Why cursor breaks less:
  "id < 9981" is an absolute anchor. Whatever is added in front, anything
  below 9981 is unchanged. A new post has an id above 9981 → it appears on
  the "previous" side, not next → no shift.
  (Not fully immune — if 9981 itself is deleted the anchor disappears,
   usually mitigated with boundary handling / delete tombstones)

API Design — Opaque Cursors

When you expose a cursor to clients, don't hand them a raw value like id<9981. Wrap it in an opaque token.

Bad — leaks the internal implementation:
  GET /posts?after_id=9981&sort=created_at
  → clients couple to your column names / sort structure.
    Later change the sort key to (created_at,id) → the API breaks.

Good — opaque cursor:
  GET /posts?limit=20
  Response:
    {
      "data": [ ...20 items... ],
      "next_cursor": "eyJjcmVhdGVkX2F0IjoiMjAyNi0wNS0yOCIsImlkIjo5OTgxfQ=="
    }
  Next request:
    GET /posts?limit=20&cursor=eyJjcmVhdGVkX2F0...

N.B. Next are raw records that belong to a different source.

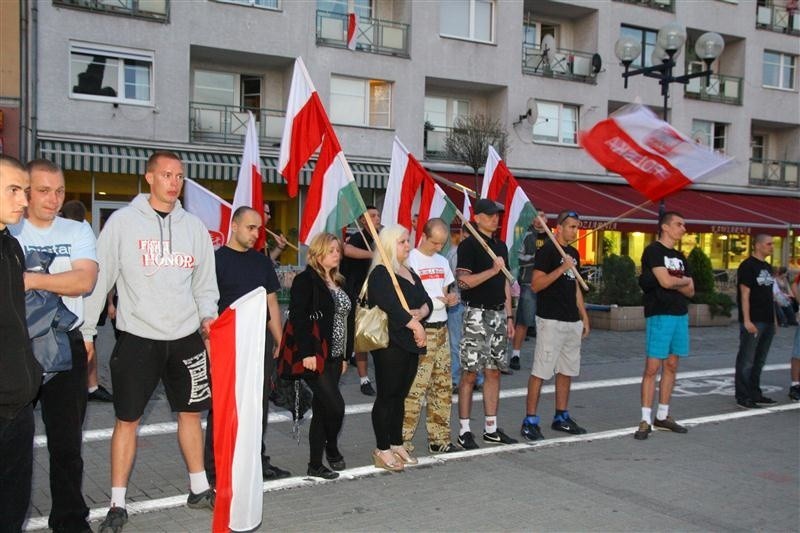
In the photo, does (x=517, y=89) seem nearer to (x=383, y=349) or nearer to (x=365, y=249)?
(x=365, y=249)

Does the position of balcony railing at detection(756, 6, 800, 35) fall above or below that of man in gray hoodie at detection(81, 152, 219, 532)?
above

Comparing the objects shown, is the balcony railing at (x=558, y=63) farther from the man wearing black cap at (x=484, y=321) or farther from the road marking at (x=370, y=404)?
the man wearing black cap at (x=484, y=321)

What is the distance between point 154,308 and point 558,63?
2455 cm

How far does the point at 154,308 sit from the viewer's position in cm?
452

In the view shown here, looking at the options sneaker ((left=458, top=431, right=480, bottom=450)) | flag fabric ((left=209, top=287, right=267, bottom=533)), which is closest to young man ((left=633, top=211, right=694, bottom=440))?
sneaker ((left=458, top=431, right=480, bottom=450))

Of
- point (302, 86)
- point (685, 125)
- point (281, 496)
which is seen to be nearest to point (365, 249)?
point (302, 86)

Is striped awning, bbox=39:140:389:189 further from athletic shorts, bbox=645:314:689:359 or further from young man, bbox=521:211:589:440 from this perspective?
athletic shorts, bbox=645:314:689:359

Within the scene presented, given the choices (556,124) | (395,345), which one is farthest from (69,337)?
(556,124)

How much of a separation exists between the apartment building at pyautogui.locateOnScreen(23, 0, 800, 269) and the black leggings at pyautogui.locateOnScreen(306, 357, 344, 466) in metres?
15.3

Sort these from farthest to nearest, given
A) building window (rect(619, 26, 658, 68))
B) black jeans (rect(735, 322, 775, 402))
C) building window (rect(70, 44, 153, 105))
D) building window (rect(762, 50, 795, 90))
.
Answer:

  The cursor encodes (sort value, unique id, direction, ...) (base64/JSON).
  The client can't read it → just echoes it back → only the server decodes.
  Pros:
   - Change the internal sort structure freely; only the server owns the
     cursor format → API stays stable
   - Add signing/expiry to prevent tampering
   - Express both next/prev via cursors (including forward/backward)

When to Use What

Situation	Recommended
Admin table, needs page numbers/jumps, small data	offset/limit (simplicity wins)
Infinite scroll, feeds, large lists, changes often	cursor (keyset) — fast and consistent
Public API (external clients)	opaque cursor (hides internals + stability)
"How many pages total" is a hard requirement	offset + a separate COUNT (or show an estimate)

Common Pitfalls

Cursor with a non-unique sort key — gaps/dupes at the boundary. Tie-break with a (sort value, id) composite cursor + composite index.
COUNT(*) on every request — on a big table, counting the total is itself a heavy query. Avoid with an estimate (approximate row count) or a "load more" UI.
Raw id exposed in the cursor — clients couple to internals. Wrap it in an opaque token to keep room for future change.
No index on the sort column — keyset's WHERE seek degrades to a full scan and gets as slow as offset. An indexed sort key is the premise.
OFFSET for infinite scroll — the worst combo, slower the deeper you scroll. Infinite scroll is almost always cursor.

Wrap-up

One core insight: offset "counts a position", cursor "finds by value". Counting costs scale with depth; finding costs stay flat. So for large, frequently changing lists, cursor wins on both performance and consistency. For a public API, wrap that cursor in an opaque token so you can keep changing your internal sort structure in the future. Why indexes make all of this possible is filled in by how-database-indexes-work.